Request A: In the essay on bureaucratic resistance, what share of the cases flagged for specialist review were tied to the Tea Party?

Supplied passage:

BEGIN

Boston University

The Danger of Bureaucratic Resistance by Rachel Bennetts @ Boston University

It is easy for many to say, because he is so popular, that bureaucratic resistance against the Administration of President Trump is warranted. In the interview conducted by Dave Kestenbaum for Chicago Public Media, a DOE employee in explains how easy and common it is to impede the actions and goals of an administration. Methods for resistance include referring documents for review, “losing” documents, and even hiding projects, programs, and reports from the new administration. While some ay argue that these civil servants may be experts because they have been in the job for a long time, and the civil servants themselves may even believe they are protecting democratic principles, there is an inherent danger of allowing bureaucrats to define and apply the law and procedures piecemeal.

While to many Americans it may not seem like much, the power that an individual (or a small group of) bureaucrats can be very damaging and corrupting. This can be seen in the 2010-2012 IRS targeting scandal, and the four year subsequent investigation. The scandal involved a number of partisan employees stalling the Tax-Exemption Status applications of conservative groups, especially those affiliated with the Tea Party, and to a lesser extent, the progressive far left. The scandal involved employees, inspired by their personal beliefs, purposefully using their bureaucratic power to slow down their applications through delaying processing and asking for unnecessary forms and documents. A report made by the Office of the Treasury Inspector General for the Tax Administration (part of the investigation) showed that 1/3 of cases flagged for specialist review, a tactic used to delay application processing, were cases associated with the Tea Party. During the same period, there were a number of moderate and liberal groups that were approved for tax-exempt status without disproportionate scrutiny.

This is an illustration of how non-cooperative actions by partisan bureaucrats can damage democratic values. While I do not personally agree with the Tea Party’s platform, nor did those bureaucrats who slowed their applications, it not is up to them any more than it is to me, how and when to apply the law. There is a reason that there are institutionalized criteria and rules to decide their tax exemption status, and other government processes: they ensure the peaceful transfer of power and durability of democratic institutions. The standardized systematic enforcement of laws is as much a cornerstone of democracy, as is political freedom.

END

Available records:

BEGIN

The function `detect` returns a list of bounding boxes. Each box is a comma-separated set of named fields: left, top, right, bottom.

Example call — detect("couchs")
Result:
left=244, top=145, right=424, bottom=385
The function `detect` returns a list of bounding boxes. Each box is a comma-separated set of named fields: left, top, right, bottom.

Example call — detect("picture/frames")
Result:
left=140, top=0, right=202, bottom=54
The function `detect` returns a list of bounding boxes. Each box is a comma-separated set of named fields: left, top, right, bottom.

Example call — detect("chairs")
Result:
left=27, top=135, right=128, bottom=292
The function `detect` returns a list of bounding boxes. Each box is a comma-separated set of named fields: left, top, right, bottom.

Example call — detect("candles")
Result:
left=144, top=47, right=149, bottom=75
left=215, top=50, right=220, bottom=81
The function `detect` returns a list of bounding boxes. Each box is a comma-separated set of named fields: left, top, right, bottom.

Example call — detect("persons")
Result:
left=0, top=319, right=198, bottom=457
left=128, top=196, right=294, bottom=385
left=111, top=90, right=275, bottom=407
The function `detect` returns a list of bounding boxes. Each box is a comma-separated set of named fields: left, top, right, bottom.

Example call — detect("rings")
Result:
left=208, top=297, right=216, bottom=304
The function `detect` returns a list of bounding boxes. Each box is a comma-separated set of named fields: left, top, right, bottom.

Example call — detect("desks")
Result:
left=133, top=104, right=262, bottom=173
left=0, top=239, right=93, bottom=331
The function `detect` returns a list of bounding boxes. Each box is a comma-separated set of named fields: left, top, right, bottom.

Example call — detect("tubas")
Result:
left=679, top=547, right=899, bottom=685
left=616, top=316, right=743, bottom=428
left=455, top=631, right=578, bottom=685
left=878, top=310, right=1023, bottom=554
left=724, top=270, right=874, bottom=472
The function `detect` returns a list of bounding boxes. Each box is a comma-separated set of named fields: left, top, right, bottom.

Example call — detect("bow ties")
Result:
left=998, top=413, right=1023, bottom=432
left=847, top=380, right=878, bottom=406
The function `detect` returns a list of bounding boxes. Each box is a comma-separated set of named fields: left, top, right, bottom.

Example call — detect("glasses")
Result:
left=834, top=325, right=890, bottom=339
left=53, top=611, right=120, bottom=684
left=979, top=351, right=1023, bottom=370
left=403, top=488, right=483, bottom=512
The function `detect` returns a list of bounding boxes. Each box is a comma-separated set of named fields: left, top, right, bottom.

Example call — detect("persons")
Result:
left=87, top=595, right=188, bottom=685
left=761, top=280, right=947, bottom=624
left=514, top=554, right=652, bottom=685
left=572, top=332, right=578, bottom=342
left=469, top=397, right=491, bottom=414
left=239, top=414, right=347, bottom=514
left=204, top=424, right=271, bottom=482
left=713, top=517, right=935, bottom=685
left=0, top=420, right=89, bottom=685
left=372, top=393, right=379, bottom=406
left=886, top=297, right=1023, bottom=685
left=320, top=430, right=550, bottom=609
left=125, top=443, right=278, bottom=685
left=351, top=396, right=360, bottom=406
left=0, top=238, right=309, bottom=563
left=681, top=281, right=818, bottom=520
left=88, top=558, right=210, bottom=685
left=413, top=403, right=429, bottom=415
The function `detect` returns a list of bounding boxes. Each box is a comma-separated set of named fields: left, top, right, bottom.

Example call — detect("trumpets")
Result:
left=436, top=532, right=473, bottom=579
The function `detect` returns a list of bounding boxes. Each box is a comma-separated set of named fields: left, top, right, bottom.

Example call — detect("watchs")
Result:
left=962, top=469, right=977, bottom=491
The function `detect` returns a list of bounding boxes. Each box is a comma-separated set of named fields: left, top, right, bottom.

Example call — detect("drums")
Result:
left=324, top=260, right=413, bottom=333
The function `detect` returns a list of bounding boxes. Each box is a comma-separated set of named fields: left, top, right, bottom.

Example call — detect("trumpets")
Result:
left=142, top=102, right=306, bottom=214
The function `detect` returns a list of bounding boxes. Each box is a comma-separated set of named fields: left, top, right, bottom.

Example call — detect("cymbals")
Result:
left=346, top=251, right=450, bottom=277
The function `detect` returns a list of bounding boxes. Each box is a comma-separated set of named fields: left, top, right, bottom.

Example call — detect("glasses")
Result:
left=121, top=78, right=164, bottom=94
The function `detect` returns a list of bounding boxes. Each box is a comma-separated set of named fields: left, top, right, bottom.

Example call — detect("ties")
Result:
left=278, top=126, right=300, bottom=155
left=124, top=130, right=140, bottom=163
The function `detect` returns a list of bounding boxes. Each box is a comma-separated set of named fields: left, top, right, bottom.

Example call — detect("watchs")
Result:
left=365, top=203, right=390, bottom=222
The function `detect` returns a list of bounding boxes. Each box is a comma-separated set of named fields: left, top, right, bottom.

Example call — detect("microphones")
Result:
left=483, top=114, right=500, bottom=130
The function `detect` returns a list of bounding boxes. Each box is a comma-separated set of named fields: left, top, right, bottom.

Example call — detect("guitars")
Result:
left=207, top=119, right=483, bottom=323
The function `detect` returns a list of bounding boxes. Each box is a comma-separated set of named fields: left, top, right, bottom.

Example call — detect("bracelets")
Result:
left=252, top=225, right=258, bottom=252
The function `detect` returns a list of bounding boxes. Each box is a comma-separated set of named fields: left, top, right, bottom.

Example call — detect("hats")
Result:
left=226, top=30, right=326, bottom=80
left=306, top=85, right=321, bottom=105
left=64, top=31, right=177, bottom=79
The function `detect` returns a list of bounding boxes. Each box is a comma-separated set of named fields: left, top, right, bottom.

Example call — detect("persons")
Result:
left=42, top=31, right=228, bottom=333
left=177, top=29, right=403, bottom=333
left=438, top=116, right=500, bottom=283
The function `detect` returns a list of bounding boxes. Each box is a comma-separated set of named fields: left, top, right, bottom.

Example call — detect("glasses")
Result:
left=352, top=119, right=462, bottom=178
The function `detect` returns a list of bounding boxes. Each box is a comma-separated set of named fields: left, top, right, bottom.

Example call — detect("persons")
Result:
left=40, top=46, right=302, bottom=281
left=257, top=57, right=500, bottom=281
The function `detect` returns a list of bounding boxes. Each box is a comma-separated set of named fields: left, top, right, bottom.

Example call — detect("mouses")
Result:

END

Request B: Convert the records into a Markdown table with two columns, No. and Line. Begin at the first line of the records, stop after the line that has "left=140, top=0, right=202, bottom=54", and skip any blank lines.

Exercise response A: One third (1/3) of them.

Exercise response B:
| No. | Line |
|---|---|
| 1 | The function `detect` returns a list of bounding boxes. Each box is a comma-separated set of named fields: left, top, right, bottom. |
| 2 | Example call — detect("couchs") |
| 3 | Result: |
| 4 | left=244, top=145, right=424, bottom=385 |
| 5 | The function `detect` returns a list of bounding boxes. Each box is a comma-separated set of named fields: left, top, right, bottom. |
| 6 | Example call — detect("picture/frames") |
| 7 | Result: |
| 8 | left=140, top=0, right=202, bottom=54 |